Stored data entries:
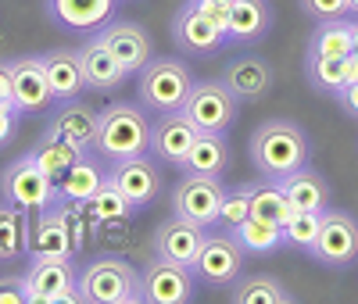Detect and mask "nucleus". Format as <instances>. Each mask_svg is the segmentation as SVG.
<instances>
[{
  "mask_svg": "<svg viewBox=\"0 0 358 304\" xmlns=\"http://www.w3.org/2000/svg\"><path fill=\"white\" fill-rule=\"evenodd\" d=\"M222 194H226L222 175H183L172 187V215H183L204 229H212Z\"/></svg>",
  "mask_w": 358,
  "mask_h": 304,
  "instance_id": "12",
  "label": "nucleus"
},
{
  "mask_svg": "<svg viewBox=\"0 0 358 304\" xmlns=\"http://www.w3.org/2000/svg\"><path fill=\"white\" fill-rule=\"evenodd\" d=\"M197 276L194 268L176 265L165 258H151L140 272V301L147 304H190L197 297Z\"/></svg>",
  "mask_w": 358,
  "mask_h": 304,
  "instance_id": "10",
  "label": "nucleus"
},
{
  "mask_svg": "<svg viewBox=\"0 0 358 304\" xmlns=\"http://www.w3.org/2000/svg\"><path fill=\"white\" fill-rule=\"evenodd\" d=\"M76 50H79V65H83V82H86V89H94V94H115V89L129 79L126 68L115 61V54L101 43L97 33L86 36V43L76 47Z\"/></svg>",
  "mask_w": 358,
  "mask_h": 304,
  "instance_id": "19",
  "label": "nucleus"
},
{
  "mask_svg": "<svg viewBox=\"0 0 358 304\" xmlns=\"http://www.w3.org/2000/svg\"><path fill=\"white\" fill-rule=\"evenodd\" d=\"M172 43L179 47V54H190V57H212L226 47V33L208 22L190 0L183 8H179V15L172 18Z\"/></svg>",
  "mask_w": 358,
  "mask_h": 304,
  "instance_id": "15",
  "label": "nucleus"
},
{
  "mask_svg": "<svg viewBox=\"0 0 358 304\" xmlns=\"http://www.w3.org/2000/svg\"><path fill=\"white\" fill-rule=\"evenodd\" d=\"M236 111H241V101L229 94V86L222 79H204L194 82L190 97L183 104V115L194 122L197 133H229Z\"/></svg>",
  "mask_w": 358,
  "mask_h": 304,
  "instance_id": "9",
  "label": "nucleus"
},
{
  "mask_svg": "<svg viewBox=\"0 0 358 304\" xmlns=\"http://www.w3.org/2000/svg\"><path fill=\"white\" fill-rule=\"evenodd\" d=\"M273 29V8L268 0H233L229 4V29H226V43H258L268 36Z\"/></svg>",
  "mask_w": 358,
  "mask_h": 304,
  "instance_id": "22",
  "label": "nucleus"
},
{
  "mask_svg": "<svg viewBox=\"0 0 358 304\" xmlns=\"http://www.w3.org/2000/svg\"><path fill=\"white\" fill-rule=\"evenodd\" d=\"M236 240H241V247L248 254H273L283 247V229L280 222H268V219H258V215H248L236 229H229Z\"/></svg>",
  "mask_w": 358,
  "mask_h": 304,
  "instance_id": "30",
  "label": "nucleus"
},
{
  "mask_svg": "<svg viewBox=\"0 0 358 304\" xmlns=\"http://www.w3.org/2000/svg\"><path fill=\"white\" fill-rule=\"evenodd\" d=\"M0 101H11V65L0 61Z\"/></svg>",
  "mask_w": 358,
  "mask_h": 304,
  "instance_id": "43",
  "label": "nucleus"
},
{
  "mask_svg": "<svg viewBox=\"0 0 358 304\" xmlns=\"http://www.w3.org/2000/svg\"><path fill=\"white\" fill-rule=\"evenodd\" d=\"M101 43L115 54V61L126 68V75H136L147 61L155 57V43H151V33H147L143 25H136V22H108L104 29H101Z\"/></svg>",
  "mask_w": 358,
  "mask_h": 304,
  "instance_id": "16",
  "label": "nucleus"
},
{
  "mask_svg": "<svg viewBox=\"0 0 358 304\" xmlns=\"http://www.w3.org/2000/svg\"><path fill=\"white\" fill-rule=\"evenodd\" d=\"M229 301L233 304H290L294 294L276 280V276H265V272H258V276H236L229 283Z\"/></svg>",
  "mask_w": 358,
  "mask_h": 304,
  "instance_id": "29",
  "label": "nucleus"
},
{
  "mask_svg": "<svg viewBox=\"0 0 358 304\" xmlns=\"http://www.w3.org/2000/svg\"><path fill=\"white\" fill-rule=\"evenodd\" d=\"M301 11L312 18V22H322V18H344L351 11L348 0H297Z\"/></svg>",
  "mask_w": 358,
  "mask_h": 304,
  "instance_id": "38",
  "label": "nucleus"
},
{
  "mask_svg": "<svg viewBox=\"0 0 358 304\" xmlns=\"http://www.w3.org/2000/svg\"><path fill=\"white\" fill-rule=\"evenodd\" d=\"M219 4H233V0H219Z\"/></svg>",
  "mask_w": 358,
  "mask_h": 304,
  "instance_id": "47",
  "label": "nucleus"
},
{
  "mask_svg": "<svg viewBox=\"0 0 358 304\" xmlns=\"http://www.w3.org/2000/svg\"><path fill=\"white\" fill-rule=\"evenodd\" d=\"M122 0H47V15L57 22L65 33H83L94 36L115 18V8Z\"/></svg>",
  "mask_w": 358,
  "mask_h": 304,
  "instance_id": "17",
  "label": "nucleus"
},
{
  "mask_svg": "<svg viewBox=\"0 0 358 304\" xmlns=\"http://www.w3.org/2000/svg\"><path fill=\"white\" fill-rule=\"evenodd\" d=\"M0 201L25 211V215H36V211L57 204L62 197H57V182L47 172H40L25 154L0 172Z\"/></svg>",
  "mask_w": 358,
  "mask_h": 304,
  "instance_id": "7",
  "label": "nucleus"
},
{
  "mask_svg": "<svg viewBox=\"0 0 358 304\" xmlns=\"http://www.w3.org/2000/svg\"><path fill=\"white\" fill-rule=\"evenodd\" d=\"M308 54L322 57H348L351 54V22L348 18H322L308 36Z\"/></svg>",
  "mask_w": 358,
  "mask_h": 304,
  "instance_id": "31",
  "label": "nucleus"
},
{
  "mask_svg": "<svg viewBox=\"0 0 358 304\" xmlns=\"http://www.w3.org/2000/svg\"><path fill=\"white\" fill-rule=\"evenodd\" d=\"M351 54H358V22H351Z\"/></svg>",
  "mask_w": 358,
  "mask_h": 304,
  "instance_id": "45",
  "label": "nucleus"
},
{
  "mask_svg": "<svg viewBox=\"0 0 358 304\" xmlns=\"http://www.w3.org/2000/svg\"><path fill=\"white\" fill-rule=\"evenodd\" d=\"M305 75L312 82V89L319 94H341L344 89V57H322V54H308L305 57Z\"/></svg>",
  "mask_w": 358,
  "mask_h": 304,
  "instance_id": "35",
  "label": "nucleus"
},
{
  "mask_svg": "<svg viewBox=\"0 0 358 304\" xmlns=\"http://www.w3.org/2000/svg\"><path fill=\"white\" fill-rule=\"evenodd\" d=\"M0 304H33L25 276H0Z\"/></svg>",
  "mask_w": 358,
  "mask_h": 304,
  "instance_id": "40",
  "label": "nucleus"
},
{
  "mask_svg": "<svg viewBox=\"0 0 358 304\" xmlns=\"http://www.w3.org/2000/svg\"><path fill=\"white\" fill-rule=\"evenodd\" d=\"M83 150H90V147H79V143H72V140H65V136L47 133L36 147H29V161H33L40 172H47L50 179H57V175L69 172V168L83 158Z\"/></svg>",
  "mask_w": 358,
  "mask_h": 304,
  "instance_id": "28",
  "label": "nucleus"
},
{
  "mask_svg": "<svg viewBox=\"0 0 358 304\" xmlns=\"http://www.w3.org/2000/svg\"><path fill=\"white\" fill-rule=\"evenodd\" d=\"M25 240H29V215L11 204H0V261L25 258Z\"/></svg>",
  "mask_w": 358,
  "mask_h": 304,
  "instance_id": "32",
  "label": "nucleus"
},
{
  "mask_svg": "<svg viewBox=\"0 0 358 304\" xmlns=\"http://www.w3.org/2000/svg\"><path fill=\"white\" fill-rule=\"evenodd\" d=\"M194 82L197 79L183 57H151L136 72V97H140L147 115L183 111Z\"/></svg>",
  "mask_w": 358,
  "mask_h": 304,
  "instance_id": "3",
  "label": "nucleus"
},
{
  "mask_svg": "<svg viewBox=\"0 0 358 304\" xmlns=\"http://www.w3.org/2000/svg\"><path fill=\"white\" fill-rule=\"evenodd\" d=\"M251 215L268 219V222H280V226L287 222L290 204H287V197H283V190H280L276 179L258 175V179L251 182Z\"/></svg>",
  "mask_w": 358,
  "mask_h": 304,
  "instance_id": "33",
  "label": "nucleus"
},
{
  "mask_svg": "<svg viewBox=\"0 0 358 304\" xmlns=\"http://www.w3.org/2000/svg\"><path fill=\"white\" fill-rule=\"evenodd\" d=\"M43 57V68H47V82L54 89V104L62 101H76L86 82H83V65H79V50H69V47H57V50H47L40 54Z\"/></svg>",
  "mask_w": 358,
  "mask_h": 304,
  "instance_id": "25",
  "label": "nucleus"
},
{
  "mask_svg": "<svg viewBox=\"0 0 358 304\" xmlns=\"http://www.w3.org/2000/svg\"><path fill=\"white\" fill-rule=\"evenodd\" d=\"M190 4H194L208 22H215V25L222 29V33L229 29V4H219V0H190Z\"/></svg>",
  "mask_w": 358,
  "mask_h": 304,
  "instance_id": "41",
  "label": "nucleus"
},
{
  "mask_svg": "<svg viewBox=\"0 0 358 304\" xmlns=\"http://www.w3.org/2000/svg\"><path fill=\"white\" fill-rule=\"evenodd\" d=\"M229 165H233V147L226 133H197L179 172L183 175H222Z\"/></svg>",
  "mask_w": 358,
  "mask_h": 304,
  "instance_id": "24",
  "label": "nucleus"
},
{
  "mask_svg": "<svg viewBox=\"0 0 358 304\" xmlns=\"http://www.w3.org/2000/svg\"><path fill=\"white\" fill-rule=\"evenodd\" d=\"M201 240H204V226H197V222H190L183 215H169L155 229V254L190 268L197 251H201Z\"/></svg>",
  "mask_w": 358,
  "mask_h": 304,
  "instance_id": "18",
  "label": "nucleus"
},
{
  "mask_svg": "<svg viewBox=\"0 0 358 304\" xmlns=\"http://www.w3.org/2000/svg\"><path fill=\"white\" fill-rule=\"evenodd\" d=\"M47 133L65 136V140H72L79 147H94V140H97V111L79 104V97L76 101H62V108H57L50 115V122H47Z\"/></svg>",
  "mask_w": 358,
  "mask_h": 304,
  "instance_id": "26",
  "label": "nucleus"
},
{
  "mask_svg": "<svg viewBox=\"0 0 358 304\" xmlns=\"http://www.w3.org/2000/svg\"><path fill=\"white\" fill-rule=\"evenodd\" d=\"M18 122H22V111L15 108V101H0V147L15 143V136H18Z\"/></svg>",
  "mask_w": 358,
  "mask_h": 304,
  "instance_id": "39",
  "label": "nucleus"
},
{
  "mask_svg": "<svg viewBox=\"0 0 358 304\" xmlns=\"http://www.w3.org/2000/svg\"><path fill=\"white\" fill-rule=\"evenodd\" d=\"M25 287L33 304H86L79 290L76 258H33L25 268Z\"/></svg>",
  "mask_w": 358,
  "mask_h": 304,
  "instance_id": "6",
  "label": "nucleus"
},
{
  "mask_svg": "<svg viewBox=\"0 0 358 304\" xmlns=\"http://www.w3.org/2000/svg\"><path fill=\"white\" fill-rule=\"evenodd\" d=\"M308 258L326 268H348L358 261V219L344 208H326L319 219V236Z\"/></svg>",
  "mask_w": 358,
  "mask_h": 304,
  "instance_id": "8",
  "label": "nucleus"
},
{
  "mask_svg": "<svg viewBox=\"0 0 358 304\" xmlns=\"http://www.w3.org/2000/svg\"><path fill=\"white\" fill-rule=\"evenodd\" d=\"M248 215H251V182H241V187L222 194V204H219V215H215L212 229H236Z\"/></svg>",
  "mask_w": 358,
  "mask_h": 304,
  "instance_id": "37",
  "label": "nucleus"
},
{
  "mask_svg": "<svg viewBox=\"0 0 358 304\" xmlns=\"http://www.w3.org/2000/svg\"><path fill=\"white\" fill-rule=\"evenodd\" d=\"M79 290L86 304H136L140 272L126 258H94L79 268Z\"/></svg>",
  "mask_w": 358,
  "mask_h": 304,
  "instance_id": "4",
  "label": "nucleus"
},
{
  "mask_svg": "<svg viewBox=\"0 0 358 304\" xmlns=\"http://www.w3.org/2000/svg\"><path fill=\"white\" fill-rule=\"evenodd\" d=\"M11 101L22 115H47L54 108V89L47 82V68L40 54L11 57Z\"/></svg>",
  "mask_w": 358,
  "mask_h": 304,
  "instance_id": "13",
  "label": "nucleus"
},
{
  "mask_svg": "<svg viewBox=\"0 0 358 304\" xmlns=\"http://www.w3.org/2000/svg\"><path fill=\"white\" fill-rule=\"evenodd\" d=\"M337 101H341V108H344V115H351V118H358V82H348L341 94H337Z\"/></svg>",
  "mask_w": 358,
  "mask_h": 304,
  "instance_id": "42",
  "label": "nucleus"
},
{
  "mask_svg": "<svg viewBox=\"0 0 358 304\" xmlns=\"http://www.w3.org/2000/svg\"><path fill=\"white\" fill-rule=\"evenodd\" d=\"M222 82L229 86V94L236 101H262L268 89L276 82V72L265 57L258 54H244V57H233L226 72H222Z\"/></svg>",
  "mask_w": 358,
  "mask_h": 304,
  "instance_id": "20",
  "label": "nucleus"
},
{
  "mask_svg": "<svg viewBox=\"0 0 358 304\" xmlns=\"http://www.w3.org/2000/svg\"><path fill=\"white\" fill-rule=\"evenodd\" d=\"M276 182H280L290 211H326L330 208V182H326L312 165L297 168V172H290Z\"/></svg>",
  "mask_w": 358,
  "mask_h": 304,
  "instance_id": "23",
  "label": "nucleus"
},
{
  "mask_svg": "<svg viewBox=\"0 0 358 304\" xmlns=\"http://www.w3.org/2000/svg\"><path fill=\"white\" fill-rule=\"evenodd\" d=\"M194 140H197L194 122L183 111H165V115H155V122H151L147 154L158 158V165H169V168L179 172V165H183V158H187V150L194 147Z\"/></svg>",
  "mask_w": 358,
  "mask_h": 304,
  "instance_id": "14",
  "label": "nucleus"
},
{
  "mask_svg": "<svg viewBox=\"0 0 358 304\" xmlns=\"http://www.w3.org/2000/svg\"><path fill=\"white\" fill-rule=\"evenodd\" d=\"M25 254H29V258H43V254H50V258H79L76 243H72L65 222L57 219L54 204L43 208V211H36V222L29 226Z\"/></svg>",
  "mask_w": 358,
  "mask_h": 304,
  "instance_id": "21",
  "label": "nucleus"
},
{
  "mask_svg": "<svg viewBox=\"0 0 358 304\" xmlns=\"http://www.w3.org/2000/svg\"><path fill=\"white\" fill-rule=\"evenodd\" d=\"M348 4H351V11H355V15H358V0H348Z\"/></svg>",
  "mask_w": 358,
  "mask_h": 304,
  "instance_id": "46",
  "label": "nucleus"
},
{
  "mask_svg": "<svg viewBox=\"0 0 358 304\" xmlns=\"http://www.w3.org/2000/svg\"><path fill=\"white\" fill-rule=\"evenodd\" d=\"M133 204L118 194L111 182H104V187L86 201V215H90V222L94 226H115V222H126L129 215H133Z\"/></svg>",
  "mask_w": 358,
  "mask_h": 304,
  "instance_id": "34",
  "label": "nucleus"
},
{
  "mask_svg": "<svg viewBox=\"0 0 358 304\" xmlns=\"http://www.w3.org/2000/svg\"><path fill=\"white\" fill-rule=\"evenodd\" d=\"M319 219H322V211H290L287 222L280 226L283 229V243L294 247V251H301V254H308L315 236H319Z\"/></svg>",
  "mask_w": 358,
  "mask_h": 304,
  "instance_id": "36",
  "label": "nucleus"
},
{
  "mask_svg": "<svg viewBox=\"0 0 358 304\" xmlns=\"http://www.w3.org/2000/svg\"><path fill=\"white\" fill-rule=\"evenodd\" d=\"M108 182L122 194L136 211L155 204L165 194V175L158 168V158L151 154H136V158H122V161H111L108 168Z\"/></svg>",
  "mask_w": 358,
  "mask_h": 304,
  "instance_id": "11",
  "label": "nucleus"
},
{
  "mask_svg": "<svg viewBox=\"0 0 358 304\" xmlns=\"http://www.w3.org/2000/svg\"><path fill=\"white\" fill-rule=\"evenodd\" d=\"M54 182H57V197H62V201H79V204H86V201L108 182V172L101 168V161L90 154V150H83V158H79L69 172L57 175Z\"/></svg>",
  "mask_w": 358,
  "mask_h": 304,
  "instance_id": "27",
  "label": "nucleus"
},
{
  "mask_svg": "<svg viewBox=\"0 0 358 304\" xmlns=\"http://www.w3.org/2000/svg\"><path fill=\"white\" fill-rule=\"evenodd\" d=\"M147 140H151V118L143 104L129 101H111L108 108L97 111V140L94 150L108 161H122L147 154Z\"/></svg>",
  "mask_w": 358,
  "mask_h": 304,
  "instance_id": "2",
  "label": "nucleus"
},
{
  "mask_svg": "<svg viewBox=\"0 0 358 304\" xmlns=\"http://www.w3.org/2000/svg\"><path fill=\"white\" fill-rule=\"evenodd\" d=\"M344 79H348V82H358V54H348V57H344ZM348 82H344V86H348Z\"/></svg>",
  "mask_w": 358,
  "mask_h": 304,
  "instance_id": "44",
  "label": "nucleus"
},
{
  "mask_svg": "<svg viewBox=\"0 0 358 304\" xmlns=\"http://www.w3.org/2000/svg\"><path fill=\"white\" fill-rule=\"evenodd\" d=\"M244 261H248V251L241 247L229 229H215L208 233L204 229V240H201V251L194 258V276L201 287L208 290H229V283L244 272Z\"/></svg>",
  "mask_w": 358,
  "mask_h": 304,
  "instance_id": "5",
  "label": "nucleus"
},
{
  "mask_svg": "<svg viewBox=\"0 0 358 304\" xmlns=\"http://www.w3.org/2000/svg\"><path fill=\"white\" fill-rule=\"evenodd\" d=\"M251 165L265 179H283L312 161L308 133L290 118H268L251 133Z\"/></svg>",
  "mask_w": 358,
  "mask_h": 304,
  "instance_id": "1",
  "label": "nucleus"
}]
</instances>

*STATED PROBLEM*:
Output the records exactly as they appear, from their start through the line containing "29V8L268 0H233L229 4V29H226V43H258L268", including both ends, and leave the pictures out.

*CORRECT OUTPUT*:
Detect and mask "nucleus". Format as <instances>. Each mask_svg is the segmentation as SVG.
<instances>
[{
  "mask_svg": "<svg viewBox=\"0 0 358 304\" xmlns=\"http://www.w3.org/2000/svg\"><path fill=\"white\" fill-rule=\"evenodd\" d=\"M222 194H226L222 175H183L172 187V215H183L204 229H212Z\"/></svg>",
  "mask_w": 358,
  "mask_h": 304,
  "instance_id": "12",
  "label": "nucleus"
},
{
  "mask_svg": "<svg viewBox=\"0 0 358 304\" xmlns=\"http://www.w3.org/2000/svg\"><path fill=\"white\" fill-rule=\"evenodd\" d=\"M197 276L194 268L176 265L165 258H151L140 272V301L147 304H190L197 297Z\"/></svg>",
  "mask_w": 358,
  "mask_h": 304,
  "instance_id": "10",
  "label": "nucleus"
},
{
  "mask_svg": "<svg viewBox=\"0 0 358 304\" xmlns=\"http://www.w3.org/2000/svg\"><path fill=\"white\" fill-rule=\"evenodd\" d=\"M76 50H79V65H83V82H86V89H94V94H115V89L129 79L126 68L115 61V54L101 43L97 33L86 36V43L76 47Z\"/></svg>",
  "mask_w": 358,
  "mask_h": 304,
  "instance_id": "19",
  "label": "nucleus"
},
{
  "mask_svg": "<svg viewBox=\"0 0 358 304\" xmlns=\"http://www.w3.org/2000/svg\"><path fill=\"white\" fill-rule=\"evenodd\" d=\"M172 43L179 47V54H190V57H212L226 47V33L208 22L190 0L183 8H179V15L172 18Z\"/></svg>",
  "mask_w": 358,
  "mask_h": 304,
  "instance_id": "15",
  "label": "nucleus"
},
{
  "mask_svg": "<svg viewBox=\"0 0 358 304\" xmlns=\"http://www.w3.org/2000/svg\"><path fill=\"white\" fill-rule=\"evenodd\" d=\"M236 111H241V101L229 94V86L222 79H204L194 82L190 97L183 104V115L194 122L197 133H229Z\"/></svg>",
  "mask_w": 358,
  "mask_h": 304,
  "instance_id": "9",
  "label": "nucleus"
},
{
  "mask_svg": "<svg viewBox=\"0 0 358 304\" xmlns=\"http://www.w3.org/2000/svg\"><path fill=\"white\" fill-rule=\"evenodd\" d=\"M273 29V8L268 0H233L229 4V29H226V43H258L268 36Z\"/></svg>",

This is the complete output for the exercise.